Page history last edited by PBworks 14 years, 8 months ago

(Information gathered from an informal poll conducted through the NACAC listserv and other contacts. Responses from approximately institutions have been summarized by Christine Benedict of Edgewood College in WI.)

Institutions that ask questions about felony convictions on the application for admission:

Barton College

Emory University

Flagler College

George Mason University

Hood College

Pomona College

Shawnee State University

State University of New York System

University of Florida System

University of South Carolina

Wayne State College

When asked, the question is typically phrased:

"Have you ever been convicted of an offense other than a minor traffic violation? Please explain."

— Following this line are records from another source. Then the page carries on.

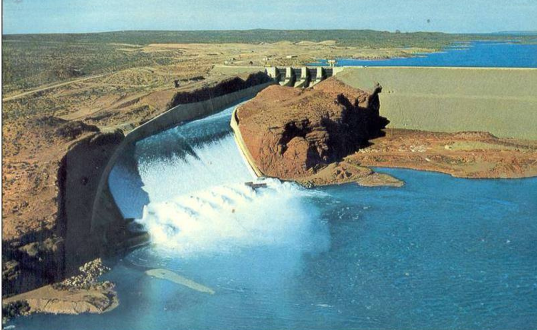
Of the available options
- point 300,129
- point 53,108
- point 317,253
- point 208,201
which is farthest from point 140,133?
point 317,253

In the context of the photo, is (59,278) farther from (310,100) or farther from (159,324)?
(310,100)

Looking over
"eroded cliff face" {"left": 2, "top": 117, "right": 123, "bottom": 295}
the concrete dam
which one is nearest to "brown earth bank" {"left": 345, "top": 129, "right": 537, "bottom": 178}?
the concrete dam

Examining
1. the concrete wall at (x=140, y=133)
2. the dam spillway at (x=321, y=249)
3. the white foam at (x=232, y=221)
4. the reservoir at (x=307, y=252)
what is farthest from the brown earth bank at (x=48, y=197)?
the white foam at (x=232, y=221)

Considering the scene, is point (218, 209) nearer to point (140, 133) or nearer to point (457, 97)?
point (140, 133)

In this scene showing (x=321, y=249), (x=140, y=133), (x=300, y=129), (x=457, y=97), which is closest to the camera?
(x=321, y=249)

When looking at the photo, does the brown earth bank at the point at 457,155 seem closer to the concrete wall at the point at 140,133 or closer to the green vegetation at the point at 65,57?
the concrete wall at the point at 140,133

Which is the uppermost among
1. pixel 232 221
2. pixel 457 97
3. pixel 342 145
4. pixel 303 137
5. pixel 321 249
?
pixel 457 97
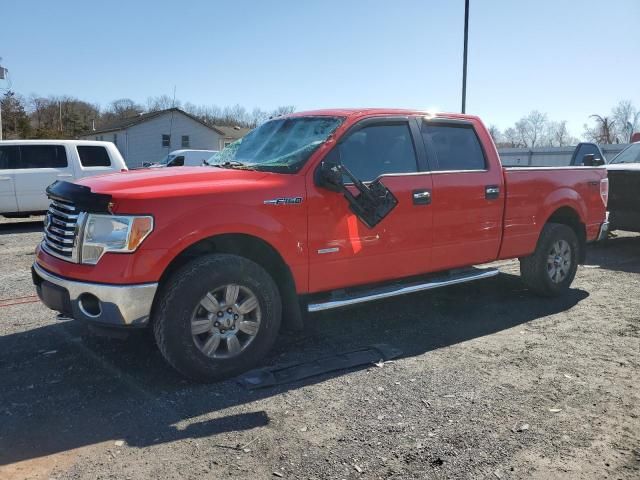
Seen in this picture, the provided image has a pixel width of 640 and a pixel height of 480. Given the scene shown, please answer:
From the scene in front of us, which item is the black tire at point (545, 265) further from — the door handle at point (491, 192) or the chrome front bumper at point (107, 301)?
the chrome front bumper at point (107, 301)

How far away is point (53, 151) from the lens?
42.2 feet

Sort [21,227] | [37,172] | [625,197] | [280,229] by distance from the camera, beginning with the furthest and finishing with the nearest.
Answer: [21,227]
[37,172]
[625,197]
[280,229]

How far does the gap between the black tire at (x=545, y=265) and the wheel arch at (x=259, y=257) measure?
3083 mm

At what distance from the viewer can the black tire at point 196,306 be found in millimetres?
3670

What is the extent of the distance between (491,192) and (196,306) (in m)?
3.26

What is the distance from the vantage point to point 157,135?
47469 mm

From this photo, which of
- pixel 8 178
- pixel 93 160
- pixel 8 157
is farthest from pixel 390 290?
pixel 8 157

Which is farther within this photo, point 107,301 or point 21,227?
point 21,227

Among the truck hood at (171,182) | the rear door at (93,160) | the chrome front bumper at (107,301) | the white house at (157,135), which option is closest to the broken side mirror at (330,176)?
the truck hood at (171,182)

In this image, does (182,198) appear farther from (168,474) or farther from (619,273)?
(619,273)

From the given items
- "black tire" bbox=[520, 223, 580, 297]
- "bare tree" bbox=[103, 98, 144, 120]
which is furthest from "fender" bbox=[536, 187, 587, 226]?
"bare tree" bbox=[103, 98, 144, 120]

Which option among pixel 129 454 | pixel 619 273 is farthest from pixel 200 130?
pixel 129 454

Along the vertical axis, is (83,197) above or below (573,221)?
above

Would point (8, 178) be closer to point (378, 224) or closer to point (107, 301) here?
point (107, 301)
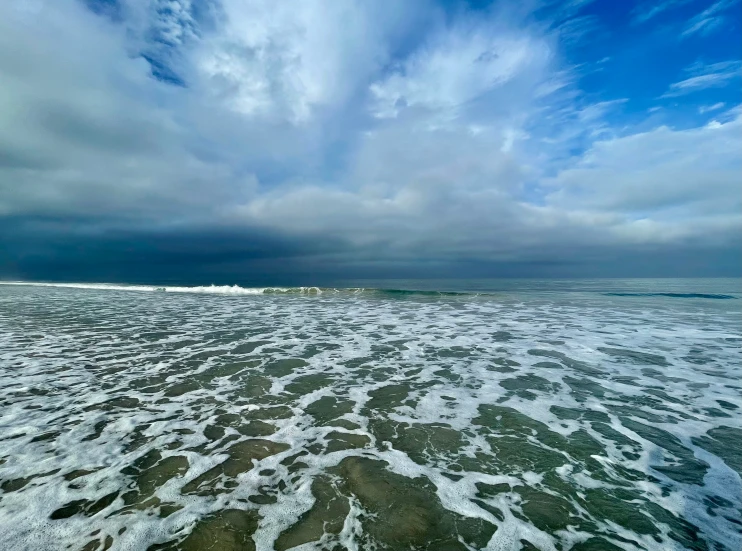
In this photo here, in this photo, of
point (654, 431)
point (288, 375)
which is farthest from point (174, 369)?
point (654, 431)

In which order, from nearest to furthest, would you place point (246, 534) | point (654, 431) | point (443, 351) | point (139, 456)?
1. point (246, 534)
2. point (139, 456)
3. point (654, 431)
4. point (443, 351)

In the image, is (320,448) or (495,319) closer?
(320,448)

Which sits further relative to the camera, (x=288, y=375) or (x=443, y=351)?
(x=443, y=351)

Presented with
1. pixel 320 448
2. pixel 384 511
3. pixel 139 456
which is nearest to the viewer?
pixel 384 511

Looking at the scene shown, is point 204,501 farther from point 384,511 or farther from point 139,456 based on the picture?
point 384,511

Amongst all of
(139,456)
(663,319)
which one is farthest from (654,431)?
(663,319)

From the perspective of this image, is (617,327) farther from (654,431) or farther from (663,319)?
(654,431)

When students respond yes, typical follow-up procedures include:

1. Having the student submit a detailed explanation of the offense/police reports.

2. On-campus interview with the student and staff member.

3. Having the Dean of Students or a committee review the explanation to determine if the student would be a threat to campus safety and subsequently be denied admission.

4. Not admitting the student (only 3 schools indicated that they denied all

convicted felons).

If student is admitted procedures include:

1. Restricting their admission as it is related to their offense. For example, not having them work in the business office, campus school, or facilities or live in the residence halls if their offenses were related to theft, forgery, assault, etc.

2. Regular meetings with a campus staff member or parole officer.

Institutions that do not ask questions about felony convictions:

Lawrence University

Northland College

University of Dallas

University of Wisconsin system

(and probably many others)

Common concerns/explanations include:

1. If a student is admitted through the process and something goes wrong, the college had explicit knowledge and was unable to protect itself or its students. It was suggested we speak to our legal counsel about this.

2. When a convicted felon is eligible to live freely in society, it has been determined by our legal system that they have paid their debts and should no longer be a threat.